上記のような理由でTokens Studio for FigmaからVariablesに移行することを決めたわけですが、それに伴ってやったことを紹介します。

1. プラグインを作成してJSONを使ってGitHubとSyncできるようにする

2023年12月20日現在Figmaは公式でGUIによるVariablesのJSONインポートに対応していません。エンタープライズプランに申し込むとREST API経由でのインポートを行えるようですが、スマートバンクのFigmaアカウントはプロフェッショナルプランのため利用できません。

Figma公式によるREST APIを使ってVariablesをGitHubとSyncする解説動画

また、公式でGUIによるインポートに対応していない理由としては、上記のようなビジネス的な理由以外に、現在W3CのDesign Tokens Community Groupが仕様策定中のDesign Tokens Format Modulesでダークモードなどのテーマの扱いの方向性が定まっていないことが考えられます。

github.com

そのため、プロフェッショナルプランでも使えるPlugin API経由でインポートするためのプラグインを独自に開発するしかありません。そこでFriends of Figma Tokyoが主催するFigma プラグイン開発もくもく会に参加し、スマートバンクに最適なVariablesをインポートするためのプラグインを開発することにしました。

完成したPluginをFigmaプラグイン開発もくもく会で発表しました
完成したPluginをFigmaプラグイン開発もくもく会で発表しました

やったこととしては公式が提供しているVariablesをインポート、エクスポートするためのプラグインのサンプルコードを改変し、以下の3つの仕様を追加したことです。

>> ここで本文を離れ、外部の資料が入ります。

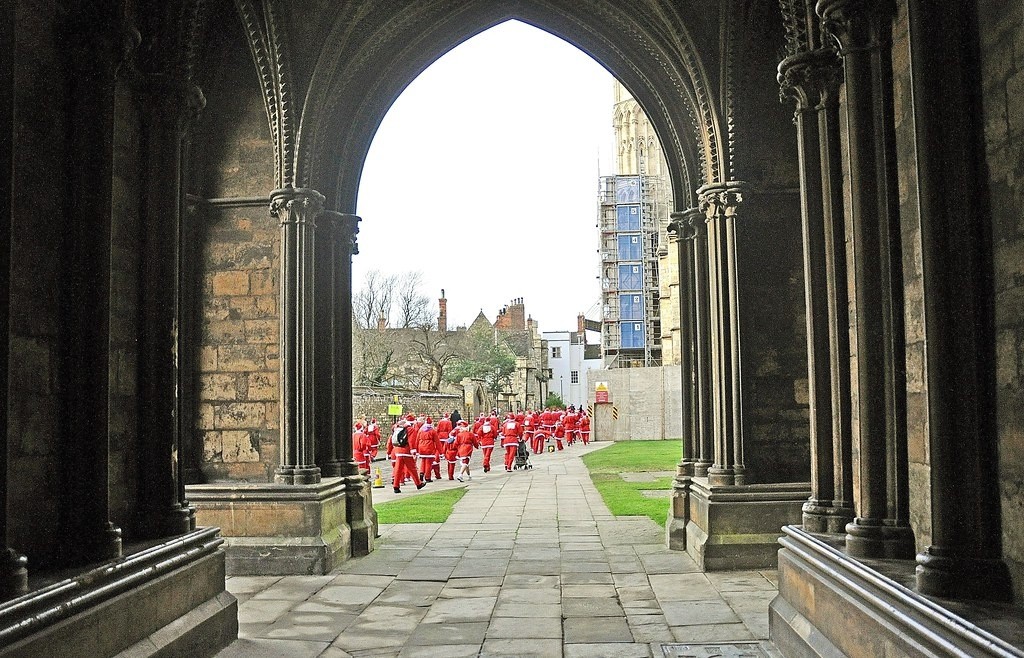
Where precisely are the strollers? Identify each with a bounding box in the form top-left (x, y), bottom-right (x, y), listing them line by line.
top-left (513, 436), bottom-right (533, 470)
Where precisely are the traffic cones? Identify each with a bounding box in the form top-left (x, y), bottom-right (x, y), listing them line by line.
top-left (373, 466), bottom-right (385, 488)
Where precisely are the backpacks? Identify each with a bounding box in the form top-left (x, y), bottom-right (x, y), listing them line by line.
top-left (392, 425), bottom-right (411, 447)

  1. Native modes and theming supportで提案されているフォーマットでライトモード、ダークモードそれぞれのデザイントークンを扱えるようにする
    • 仕様が変わる可能性が高いが、Figma内部の方の提案であり、これが一番当たりは良さそうなので採用した
  2. 公式のサンプルではVariablesを「作成」できるが、「更新」ができないため更新できるようにする
  3. GitHubからインポートできるようにする

1と2に関しては拙著『デザイントークンのつくりかた』にて方法を解説しているのと、3に関しては本記事の範疇を超えるので詳しい解説はしませんが、概ね上記のような対応を行いました。

putchom.square.site

とはいえ、実際に運用してみると、スマートバンクのデザイントークンもそれなりに成熟し、そこまで頻繁に更新があるわけではないので、今となってはインポートに関してはプラグイン経由ではなく手動運用でも良いかなと考えています。(Variablesの仕様や仕組みに詳しくなったのは良かったですが)

上記のような理由でこのプラグインを運用し続けるモチベーションは薄いので、会社を成長させてエンタープライズプランに契約してREST APIを使えるようにするか、Figmaが公式にGUIによるインポートに対応するのを待ちたいと思います。

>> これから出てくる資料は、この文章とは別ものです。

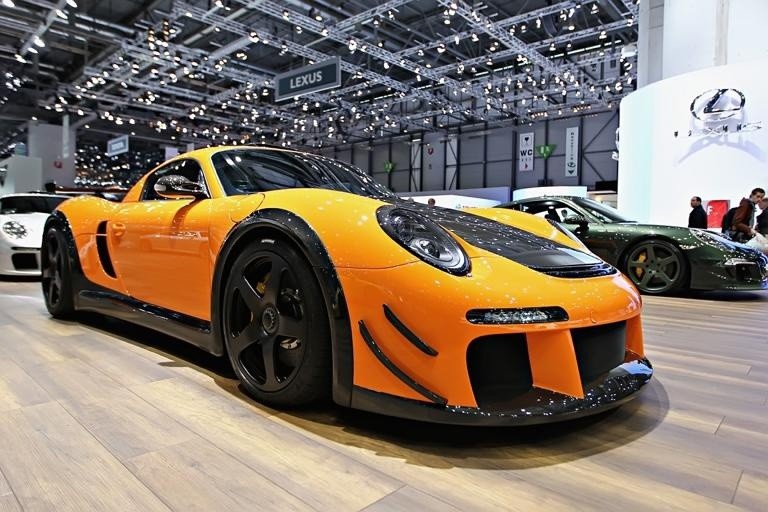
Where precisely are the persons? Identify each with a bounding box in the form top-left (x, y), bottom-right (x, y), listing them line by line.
top-left (755, 198), bottom-right (768, 234)
top-left (561, 210), bottom-right (569, 222)
top-left (731, 188), bottom-right (765, 236)
top-left (688, 197), bottom-right (707, 228)
top-left (428, 199), bottom-right (435, 205)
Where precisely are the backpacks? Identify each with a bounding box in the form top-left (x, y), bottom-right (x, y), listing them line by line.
top-left (721, 207), bottom-right (739, 234)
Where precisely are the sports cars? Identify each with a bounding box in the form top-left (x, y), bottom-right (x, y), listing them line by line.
top-left (41, 145), bottom-right (652, 427)
top-left (1, 193), bottom-right (74, 278)
top-left (492, 195), bottom-right (766, 296)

2. デザイントークンのファイルにインポートしてライブラリとして公開する

スマートバンクのデザイントークンを管理・閲覧するためのファイル群
スマートバンクのデザイントークンを管理・閲覧するためのファイル群

1で作成したプラグインを使い、デザイントークンを管理・閲覧するためのFigmaファイルにデザイントークンをLocal Variablesとしてインポートします。

インポートされたColorのデザイントークン
インポートされたColorのデザイントークン

そして、それらをライブラリとして公開して他のファイルで使用できるようにします。トークンの型ごとにそれぞれファイルを分けている理由としては公開された変更を適用する際に今どの型のデザイントークンを適用しているのか認識しやすくなるためです。

3. 各種コンポーネントやマスターデータにVariablesを適用していく

そして、VariablesをFigmaの各コンポーネントに適用していきます。Tokens Studio for Figmaを起動して同じトークンが適用されているノードをInspect機能で一括選択し、それらに該当するVariablesの同じトークンを適用してTokens Studio for Figmaのトークンのメタデータを剥がしていきます。

Tokens Studio for FigmaのInspect機能(Tokens Studio for Figmaの公式ドキュメントより引用)
Tokens Studio for FigmaのInspect機能(Tokens Studio for Figmaの公式ドキュメントより引用)

困ったこととしては最近のアップデートでTokens Studio for Figmaのトークンのメタデータを剥がしたときにスタイルも一緒に消えてしまうようになったことです。(これまではトークンのメタデータを剥がしてもスタイルはそのまま維持されていた)

なので、一度Tokens Studio for Figmaのトークンのメタデータを剥がしたあとスタイルが消えて透明になってしまったコンポーネントにVariablesを当てていくという脳の負荷が高い作業を行うことになりました…つらい…。

作業時点でVariablesがTypographyやGradientなどの型に対応していなかったり、Layer opacityやStroke weightプロパティへの適用に対応していなかったため、Typography型のトークンはText Stylesに、Gradient型のトークンはColor Stylesにそれぞれ用意し、Layer opacityとStroke weightプロパティは管理するのを一旦諦めることにしました

また、スマートバンクでは複雑な画面遷移を把握しやすくするために、Figmaで画面遷移のマスターデータを管理しています。そのマスターデータには画面独自の実装もあり、そこに使われている独自のコンポーネントにもデザイントークンが使用されているため同じように適用を行っていきました。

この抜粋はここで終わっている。